Suara kicau burung mengeluarkan nada sendu. Dari puluhan sangkar yang membelenggu di teras halaman rumah itu. Nyonya rumah memandang kosong. Termangu sendiri tiada yang menemani.
Di sudut halaman, mbak Yum, sedang menyapu usai memasak, dan mencuci. Ia trengginas, masih muda, dan bertenaga. Pak Min, kerap dipergoki nyonya sedang menggoda mbak Yum yang pura-pura marah kala digoda.
Mbak Yum menampakkan wajah tidak suka. Tapi rasanya pak Min tahu dari sudut mata mbak Yum yang sudah bisa ditebak. Â Mbak Yum sangat menyukai kata-kata yang keluar dari mulutnya pak Min. Nyonya punya feeling demikian.
Sementara Pak Min, rutin, dan telaten mengurus burung-burung piaraan tuan rumah. Ia menurunkan sangkar itu sembari mulutnya bersiul mengulangi riuh kicauan yang didengar nyonya itu.
Senyum nyonya tertahan mendengarnya. Ia senang melihat tingkah pak Min. Tidak berapa lama, ia dongakan kepala mendengar deru kendaraan yang berhenti di dekat muka pagar, berharap suaminya yang datang.
Tapi rupanya bukan. Anak muda tetangga yang pemabuk itu baru sampai di rumah orang tuanya setelah semalaman dugem.
Sementara ia jadi ingat dua anaknya di negeri orang. Studi di luar negeri. Perempuan pula. Yang bisa dihitung oleh jari bila dihubungi. Bahkan taksekalipun mau balik menghubungi. Tatkala dihubungipun macam alasan yang dikemukakan. Sibuk, dan sedang membuat tugas.
Ia menghela nafas. Dalam dan berat. Tiga hari ini suami tidak juga kembali. Padahal alasan cuma dua hari untuk dinas ke luar kota. Juga tiada satu kalimatpun yang setidaknya bisa mengabarkan. Dari suami untuk dirinya.

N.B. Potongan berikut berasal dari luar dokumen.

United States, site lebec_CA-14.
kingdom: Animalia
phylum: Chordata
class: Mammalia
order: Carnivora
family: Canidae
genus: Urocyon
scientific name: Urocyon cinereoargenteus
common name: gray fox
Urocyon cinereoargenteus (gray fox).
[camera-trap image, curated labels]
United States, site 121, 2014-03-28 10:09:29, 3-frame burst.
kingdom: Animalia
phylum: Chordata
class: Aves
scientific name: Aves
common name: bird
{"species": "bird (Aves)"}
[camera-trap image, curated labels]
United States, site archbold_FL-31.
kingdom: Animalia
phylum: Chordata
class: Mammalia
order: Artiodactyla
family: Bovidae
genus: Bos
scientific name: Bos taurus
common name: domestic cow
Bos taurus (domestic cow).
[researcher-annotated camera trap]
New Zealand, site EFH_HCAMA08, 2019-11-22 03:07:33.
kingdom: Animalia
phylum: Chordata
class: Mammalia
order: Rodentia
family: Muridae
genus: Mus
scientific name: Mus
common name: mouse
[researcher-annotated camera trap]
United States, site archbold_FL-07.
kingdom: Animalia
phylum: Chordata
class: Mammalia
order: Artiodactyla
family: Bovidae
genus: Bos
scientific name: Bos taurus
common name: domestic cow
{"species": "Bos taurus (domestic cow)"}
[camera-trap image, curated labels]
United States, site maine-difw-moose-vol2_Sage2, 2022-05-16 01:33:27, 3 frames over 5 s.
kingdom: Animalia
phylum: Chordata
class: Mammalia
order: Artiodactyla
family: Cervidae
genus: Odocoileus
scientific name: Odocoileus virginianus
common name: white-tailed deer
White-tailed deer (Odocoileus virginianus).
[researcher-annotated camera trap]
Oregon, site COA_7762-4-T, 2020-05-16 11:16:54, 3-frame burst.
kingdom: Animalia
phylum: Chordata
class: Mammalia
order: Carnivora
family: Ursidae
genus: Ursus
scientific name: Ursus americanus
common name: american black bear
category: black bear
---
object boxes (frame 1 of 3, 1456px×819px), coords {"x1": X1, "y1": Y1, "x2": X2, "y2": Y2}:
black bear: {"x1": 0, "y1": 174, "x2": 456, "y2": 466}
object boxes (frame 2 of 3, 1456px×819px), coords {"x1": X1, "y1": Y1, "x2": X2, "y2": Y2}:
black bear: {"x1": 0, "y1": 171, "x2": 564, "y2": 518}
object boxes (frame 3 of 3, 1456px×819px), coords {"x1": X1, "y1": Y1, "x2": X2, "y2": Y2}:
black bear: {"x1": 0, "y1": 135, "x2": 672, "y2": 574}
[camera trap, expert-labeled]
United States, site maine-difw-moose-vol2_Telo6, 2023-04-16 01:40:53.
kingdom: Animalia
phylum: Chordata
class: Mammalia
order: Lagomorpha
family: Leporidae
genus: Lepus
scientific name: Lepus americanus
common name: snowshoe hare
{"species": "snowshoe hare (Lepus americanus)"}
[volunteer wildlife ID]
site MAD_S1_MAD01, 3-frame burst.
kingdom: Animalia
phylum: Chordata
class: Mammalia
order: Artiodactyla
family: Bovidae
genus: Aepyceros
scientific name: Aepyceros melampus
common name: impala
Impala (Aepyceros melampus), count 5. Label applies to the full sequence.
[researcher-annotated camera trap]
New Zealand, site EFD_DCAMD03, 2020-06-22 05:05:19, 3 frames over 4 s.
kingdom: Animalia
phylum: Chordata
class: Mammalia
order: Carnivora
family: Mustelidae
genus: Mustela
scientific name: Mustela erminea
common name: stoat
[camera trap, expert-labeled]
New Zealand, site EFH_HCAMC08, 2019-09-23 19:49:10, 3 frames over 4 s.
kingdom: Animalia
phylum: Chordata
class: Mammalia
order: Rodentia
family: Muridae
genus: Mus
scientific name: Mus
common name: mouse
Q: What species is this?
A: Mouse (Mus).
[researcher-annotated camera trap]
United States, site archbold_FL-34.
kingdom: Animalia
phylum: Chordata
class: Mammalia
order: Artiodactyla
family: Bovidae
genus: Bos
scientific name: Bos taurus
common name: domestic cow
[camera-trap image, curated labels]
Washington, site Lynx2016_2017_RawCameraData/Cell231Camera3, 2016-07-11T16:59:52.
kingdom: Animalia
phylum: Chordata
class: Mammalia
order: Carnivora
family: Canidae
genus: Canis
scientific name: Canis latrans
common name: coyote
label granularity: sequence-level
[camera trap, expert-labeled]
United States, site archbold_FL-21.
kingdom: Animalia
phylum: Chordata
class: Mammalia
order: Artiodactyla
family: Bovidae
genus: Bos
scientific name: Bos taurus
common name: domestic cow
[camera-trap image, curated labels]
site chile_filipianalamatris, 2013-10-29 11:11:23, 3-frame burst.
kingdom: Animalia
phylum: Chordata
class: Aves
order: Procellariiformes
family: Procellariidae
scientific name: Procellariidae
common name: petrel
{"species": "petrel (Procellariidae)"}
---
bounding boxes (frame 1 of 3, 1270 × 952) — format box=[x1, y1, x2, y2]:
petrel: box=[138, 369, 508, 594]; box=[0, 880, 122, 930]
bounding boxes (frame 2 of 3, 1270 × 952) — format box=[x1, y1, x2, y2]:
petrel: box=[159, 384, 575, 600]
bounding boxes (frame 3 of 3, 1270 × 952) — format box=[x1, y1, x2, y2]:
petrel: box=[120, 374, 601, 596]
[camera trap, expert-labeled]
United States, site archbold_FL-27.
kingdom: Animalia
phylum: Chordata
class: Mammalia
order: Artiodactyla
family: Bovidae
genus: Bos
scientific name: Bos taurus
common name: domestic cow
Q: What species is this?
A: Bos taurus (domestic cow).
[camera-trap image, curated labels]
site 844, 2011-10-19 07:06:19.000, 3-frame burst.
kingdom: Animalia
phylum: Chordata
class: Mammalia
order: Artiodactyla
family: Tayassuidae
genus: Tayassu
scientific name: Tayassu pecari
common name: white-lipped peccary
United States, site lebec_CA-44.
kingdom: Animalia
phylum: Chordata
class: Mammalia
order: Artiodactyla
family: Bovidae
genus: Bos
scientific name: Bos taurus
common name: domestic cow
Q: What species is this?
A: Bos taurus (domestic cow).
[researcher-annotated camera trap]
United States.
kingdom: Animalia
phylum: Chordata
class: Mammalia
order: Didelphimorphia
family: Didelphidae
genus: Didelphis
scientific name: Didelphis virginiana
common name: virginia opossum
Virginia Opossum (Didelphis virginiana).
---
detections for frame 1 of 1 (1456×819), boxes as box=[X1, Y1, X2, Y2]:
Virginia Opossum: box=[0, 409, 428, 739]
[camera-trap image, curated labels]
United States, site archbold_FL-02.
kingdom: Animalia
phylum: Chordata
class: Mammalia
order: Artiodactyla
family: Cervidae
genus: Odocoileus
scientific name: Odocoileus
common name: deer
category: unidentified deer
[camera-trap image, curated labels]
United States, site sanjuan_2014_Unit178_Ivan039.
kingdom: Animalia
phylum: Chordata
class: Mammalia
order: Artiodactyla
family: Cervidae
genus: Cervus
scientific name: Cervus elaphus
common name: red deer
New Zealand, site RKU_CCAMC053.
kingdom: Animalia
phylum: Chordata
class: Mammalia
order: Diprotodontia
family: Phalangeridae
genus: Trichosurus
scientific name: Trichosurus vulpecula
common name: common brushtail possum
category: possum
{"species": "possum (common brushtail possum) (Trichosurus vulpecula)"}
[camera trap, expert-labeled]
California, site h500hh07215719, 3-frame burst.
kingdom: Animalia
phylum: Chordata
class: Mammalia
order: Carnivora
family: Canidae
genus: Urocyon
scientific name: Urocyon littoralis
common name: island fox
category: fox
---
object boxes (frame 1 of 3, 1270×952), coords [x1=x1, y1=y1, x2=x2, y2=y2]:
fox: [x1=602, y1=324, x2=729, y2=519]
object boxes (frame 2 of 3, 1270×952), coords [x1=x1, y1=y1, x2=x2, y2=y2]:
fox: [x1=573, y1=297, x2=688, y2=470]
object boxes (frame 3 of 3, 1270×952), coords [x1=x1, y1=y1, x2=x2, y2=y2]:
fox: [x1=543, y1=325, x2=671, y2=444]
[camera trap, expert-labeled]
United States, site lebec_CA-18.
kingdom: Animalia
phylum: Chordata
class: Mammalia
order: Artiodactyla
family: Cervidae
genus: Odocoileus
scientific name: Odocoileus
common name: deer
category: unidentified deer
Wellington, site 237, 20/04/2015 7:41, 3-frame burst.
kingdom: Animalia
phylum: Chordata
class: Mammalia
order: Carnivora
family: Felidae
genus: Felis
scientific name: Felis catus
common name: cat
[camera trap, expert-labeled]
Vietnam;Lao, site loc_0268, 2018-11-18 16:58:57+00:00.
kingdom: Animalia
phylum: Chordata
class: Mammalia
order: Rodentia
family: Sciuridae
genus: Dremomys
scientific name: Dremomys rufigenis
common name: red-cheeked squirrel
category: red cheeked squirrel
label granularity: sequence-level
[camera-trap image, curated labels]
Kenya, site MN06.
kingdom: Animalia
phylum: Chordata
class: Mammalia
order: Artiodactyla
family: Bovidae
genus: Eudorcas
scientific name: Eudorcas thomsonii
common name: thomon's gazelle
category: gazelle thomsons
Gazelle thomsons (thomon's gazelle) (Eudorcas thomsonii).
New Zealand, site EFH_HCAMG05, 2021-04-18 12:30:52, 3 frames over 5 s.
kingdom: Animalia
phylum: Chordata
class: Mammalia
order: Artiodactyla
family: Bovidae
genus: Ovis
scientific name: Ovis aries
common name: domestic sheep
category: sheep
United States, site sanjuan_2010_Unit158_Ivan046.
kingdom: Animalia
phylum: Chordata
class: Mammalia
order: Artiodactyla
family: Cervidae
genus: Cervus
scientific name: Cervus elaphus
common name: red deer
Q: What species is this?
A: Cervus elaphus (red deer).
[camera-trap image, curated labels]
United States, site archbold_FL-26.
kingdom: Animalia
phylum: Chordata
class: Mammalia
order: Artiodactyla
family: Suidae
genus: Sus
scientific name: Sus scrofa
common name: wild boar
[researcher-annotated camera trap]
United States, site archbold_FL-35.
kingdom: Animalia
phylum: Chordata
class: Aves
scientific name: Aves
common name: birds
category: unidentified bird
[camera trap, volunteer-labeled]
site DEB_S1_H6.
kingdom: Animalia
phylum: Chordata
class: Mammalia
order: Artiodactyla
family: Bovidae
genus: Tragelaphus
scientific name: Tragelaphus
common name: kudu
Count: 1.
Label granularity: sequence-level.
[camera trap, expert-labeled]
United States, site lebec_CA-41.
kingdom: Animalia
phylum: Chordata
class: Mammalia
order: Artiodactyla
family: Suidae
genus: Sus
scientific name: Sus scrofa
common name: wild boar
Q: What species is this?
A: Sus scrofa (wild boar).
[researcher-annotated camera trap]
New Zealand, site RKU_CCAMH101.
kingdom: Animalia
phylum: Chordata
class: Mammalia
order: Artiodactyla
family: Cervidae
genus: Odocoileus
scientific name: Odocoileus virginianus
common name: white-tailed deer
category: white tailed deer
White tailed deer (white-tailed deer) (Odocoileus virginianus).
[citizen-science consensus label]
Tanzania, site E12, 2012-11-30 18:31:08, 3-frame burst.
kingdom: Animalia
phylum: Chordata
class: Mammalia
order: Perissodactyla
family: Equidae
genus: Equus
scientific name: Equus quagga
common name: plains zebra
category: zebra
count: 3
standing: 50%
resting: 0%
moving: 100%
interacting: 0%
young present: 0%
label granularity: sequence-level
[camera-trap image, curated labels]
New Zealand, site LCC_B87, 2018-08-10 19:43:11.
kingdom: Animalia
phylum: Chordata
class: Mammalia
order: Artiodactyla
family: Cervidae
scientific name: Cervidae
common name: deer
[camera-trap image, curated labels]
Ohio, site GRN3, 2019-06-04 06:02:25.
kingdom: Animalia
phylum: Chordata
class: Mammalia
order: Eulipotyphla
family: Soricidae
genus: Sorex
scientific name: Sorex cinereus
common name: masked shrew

Tapi tidak sama sekali terjadi. Walau pernah dicoba satu kali, dua kali, bahkan tiga kali ia hubungi tidak pernah diangkatnya.
Kendatipun ada di dekatnya selama ini  ia tiada lagi pernah disentuh oleh rayuan, atau bahkan belaian.  Usia nyonya masih muda, baru 52 tahun, sementara tuan 60 tahun.
 "Dianggap apa aku ini?"bathinnya.
Walau begitu ia tetap bertahan untuk menjaga kelangsungan perkawinannya ini. Tidak ada alasan untuk terlalu memikirkan suami yang kerja, dan berprasangka buruk. Nyonya selalu mendoakan demi anak-anak juga.
Makanya semua dijalani sebagaimana kata hati. Kadang hati kecilnya sempat berbisik, pak Min bujangan, dan tidak terlalu tua, dan sebaya pula dengan dirinya. Di saat sepi seperti sekarang ini mungkin saja pak Min bisa disiasati.
Tapi tidak. Ia tidak  akan mengkhianati suaminya. Perasaannya akan dihantui rasa bersalah kelak bila hal demikian dilakukan.  Lagi pula pak Min hanya suka dengan burung-burung. Tingkahnya kepada mbak Yum untuk mendustaiku semata.
"Aku tahu, pak Min diam-diam telah lama jadi burung piaraan suamiku."
***
Tengah malam datang merambat pelan. Suara burung tidak lagi berkicau. Gerimis mulai menyirami pemukiman. Suara percikan air terdengar dari genteng, dan talang memecah kesunyian. Pak Min sudah mendengkur. Nyonya sedang memainkan gawainya.Â
Tidak lama mbak Yum menyelinap masuk. Nyonya menyambut pelukannya tanpa ragu. Mereka bertukar informasi, dan saling menghangatkan diri.
Di luar hujan semakin deras. Diiringi bunyi, dan nyala petir yang saling bersahutan. Sementara di kamar terdengar suara rintih tertahan dari keduanya. Secara diam-diam gerakan saling sembunyi dilakukan di antara mereka  di rumah itu.